Robinson cited the damage to U.S. national security caused by Pollard’s leaks, as then-Defense Secretary Caspar Weinberger asserted in a classified memo to the court, according to the 1989 book “Territory of Lies,” by CNN’s Wolf Blitzer, who at the time was a correspondent for The Jerusalem Post.
In the memo, parts of which were later declassified and published in Blitzer’s book, Weinberger said he sought to “dispel any presumption that disclosures to an ally are insignificant; to the contrary, substantial and irrevocable damage has been done to this nation.”
The memo noted that many documents that Pollard gave Israel were originals that included details on sourcing and the identifications of U.S. agents abroad, potentially putting them at risk.
“Unauthorized disclosures to friendly powers may cause as great a harm to the national security as to hostile powers because, once the information is removed from secure control systems, there is no enforceable requirement nor any incentive to provide effective controls for its safekeeping,” Weinberger’s memo said, according to Blitzer’s book.
“Moreover, it is more probable than not that the information will be used for unintended purposes,” the memo continued. “Finally, such disclosures will tend to expose a larger picture of U.S. capabilities and knowledge, or lack thereof, than would be in the U.S. interest to reveal to another power, even to a friendly one.”
Pollard: ‘Emotions … got the better of me’
Family members spoke publicly, calling Pollard’s sentence unjust. His father, Morris, told CNN in a 1999 interview that his son’s attorneys were denied access to evidence against Pollard because the information was classified.

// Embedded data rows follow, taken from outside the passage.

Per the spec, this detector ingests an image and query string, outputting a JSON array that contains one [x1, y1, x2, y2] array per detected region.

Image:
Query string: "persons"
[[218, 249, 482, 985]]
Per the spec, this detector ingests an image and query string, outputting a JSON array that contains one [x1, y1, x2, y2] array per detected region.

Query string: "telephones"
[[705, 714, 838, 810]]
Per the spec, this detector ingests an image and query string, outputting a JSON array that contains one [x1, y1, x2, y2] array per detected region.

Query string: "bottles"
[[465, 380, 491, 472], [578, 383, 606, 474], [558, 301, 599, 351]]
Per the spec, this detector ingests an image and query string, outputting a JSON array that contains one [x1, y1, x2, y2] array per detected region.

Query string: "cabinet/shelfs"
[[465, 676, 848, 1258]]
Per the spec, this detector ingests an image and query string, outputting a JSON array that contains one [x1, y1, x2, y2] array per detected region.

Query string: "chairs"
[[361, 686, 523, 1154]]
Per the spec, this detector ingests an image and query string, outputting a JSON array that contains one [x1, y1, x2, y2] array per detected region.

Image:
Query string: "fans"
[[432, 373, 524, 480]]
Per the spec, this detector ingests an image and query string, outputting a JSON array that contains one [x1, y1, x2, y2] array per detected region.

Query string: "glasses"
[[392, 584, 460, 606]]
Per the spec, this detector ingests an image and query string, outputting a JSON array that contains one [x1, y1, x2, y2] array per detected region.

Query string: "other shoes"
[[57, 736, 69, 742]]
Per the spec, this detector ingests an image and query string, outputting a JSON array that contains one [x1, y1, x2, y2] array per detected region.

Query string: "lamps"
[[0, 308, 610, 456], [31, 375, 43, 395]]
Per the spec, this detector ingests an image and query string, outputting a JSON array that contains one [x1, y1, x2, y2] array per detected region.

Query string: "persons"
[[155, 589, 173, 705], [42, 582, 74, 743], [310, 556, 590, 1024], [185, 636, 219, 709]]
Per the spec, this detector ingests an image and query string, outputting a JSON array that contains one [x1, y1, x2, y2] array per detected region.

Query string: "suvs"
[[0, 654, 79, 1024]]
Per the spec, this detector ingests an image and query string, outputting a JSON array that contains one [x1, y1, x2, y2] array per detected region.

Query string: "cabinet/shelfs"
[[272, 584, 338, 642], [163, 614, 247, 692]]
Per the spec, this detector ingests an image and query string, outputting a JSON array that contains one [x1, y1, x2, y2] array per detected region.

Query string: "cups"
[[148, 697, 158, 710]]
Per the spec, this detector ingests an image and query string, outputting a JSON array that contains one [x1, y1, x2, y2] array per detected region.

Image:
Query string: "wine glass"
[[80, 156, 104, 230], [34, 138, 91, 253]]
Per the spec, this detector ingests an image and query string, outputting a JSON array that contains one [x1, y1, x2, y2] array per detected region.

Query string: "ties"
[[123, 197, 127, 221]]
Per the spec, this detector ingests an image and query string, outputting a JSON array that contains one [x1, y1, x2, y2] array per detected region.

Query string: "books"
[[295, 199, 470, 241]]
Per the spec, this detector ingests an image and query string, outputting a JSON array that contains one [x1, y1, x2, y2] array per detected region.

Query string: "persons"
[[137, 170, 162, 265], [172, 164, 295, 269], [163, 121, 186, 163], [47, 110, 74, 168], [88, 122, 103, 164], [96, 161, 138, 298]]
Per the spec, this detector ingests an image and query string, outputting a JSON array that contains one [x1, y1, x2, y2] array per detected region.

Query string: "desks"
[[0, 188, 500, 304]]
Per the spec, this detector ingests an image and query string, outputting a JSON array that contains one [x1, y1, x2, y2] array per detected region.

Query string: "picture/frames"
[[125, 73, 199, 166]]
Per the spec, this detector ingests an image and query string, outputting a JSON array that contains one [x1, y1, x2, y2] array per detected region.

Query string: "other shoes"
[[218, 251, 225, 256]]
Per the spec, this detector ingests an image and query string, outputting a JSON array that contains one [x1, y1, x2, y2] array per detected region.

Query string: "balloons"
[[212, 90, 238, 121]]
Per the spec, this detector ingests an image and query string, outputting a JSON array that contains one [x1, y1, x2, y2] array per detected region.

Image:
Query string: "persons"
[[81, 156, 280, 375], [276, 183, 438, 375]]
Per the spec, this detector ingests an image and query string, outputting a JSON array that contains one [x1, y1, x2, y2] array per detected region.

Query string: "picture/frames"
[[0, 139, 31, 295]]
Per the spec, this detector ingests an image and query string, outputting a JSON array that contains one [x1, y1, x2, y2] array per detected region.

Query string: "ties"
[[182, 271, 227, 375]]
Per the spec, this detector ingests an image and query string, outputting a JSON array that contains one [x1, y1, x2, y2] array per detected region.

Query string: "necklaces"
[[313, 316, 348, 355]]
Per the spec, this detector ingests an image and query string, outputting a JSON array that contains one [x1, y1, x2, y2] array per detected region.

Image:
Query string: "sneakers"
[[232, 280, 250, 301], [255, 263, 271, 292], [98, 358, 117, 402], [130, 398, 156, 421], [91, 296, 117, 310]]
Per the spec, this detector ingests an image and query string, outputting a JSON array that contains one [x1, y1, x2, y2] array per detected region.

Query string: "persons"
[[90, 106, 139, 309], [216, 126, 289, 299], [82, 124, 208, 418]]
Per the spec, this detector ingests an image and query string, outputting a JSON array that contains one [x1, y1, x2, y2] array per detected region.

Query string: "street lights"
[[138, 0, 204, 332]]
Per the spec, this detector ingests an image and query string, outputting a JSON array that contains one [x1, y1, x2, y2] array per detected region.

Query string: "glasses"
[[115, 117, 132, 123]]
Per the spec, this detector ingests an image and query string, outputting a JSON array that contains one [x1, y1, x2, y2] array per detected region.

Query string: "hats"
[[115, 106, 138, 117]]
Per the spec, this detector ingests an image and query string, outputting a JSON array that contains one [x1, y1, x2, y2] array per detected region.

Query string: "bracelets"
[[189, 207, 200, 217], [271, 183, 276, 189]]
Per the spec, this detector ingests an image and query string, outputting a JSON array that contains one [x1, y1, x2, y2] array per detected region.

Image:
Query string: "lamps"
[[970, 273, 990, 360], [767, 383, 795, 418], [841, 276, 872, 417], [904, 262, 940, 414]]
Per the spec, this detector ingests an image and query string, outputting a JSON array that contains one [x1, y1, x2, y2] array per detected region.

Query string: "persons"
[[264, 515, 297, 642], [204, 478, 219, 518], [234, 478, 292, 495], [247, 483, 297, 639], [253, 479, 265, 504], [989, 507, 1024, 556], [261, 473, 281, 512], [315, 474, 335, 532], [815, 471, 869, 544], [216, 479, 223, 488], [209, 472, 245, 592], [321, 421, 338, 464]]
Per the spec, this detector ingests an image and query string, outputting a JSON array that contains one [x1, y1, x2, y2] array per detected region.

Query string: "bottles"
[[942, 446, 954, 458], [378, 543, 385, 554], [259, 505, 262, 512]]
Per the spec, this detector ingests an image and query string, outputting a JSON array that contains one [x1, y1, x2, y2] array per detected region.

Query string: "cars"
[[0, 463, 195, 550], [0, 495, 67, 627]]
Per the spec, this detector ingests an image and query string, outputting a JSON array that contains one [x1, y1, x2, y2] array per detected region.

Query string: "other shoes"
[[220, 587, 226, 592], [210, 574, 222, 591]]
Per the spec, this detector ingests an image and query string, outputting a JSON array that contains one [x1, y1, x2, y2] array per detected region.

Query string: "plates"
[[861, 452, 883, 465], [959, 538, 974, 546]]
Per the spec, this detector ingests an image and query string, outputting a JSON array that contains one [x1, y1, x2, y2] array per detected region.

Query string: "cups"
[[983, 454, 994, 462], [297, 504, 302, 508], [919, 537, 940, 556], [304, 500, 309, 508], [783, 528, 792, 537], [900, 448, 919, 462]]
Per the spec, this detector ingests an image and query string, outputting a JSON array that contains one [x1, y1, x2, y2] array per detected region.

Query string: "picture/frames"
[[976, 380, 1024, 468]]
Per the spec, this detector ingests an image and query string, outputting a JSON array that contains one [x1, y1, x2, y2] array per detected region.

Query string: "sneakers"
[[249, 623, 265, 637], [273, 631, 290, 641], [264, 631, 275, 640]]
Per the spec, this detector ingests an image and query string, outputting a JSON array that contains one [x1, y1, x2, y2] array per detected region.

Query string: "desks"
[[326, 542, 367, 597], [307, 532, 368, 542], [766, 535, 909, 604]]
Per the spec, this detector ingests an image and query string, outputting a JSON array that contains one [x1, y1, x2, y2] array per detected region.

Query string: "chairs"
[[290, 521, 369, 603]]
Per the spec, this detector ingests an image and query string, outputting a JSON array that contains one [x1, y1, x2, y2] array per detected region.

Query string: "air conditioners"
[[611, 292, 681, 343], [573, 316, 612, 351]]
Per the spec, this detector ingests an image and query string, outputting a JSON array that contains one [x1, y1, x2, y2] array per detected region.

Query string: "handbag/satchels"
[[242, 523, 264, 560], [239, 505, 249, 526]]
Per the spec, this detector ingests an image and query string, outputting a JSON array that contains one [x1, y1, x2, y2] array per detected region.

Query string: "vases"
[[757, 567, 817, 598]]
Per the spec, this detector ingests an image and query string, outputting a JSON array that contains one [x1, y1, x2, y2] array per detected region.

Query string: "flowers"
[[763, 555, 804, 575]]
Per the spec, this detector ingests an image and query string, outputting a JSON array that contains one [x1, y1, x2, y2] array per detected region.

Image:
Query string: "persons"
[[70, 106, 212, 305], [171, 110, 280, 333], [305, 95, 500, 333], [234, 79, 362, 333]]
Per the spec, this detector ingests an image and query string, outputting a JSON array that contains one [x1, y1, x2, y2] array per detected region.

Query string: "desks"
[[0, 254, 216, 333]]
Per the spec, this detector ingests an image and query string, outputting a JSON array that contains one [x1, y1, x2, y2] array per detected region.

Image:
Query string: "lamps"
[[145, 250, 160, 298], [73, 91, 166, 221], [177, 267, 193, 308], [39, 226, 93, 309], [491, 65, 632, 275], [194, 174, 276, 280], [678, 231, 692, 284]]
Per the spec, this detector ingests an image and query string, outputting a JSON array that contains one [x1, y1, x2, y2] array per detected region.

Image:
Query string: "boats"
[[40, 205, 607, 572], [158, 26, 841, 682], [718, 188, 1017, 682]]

“Of course he’s guilty and should be punished,” his father said. “But not for a life sentence. Because he was not indicted for anything commensurate with that.”
Pollard did say he regretted his actions in an interview with Israel’s TV 2 in 1998. He wishes he had moved to Israel to offer his help instead of resorting to spying.
“The decision I made was based on fear and concern…those were emotions that got the better of me,” he said. “I should have come home rather than take the steps that I did.”
An Orthodox Jew, Pollard has said that he gave the secrets to Israel because he wanted to help the Jewish state and felt it was wrong that the U.S. would keep valuable information from an ally. However, it emerged that he earned $1,500-$2,500 a month for his spying.
Closing the door on a tangled past
Pollard hoped when he was released he would be free to leave the United States and join his wife back in Israel, but President Barack Obama said he would not intervene with the parole ruling and allow him to leave the country.
So Pollard has opted to spend the duration of his parole sentence in New York City.
After learning of his release in July, Pollard said through his lawyers that he “is looking forward to being reunited with his beloved wife Esther.”
She spoke reporters in Jerusalem about her excitement regarding his release when it was announced.
“Jonathan has served his time right down to the very last day, to the very last minute,” she said to reporters. “I’m relieved and I’m happy that our ordeal is finally coming to an end. I can hardly wait. I’m counting the days the hours the minutes the seconds until I can take him into my arms and we can close the door on the past behind us and begin to heal and to rebuild our lives.”
His ex-wife, Anne, now lives in Israel, and posted to Facebook that she has prayed for his release.
“My life stopped that November day, when Jay and I were thrown out of the Israeli Embassy in Washington, D.C., into the awaiting arms of the FBI agents,” she posted. “I have never forgotten the needless pain and suffering I experienced for years while I was incarcerated in U.S. prisons.”
In the eyes of many Israelis and American Jews at the time, Pollard wanted to help a U.S. ally by providing Israel with intelligence information he believed the country should have. However, in an editorial published Thursday in Haaretz, Rabbi Eric Yoffie wrote that Pollard should not receive a “hero’s welcome.”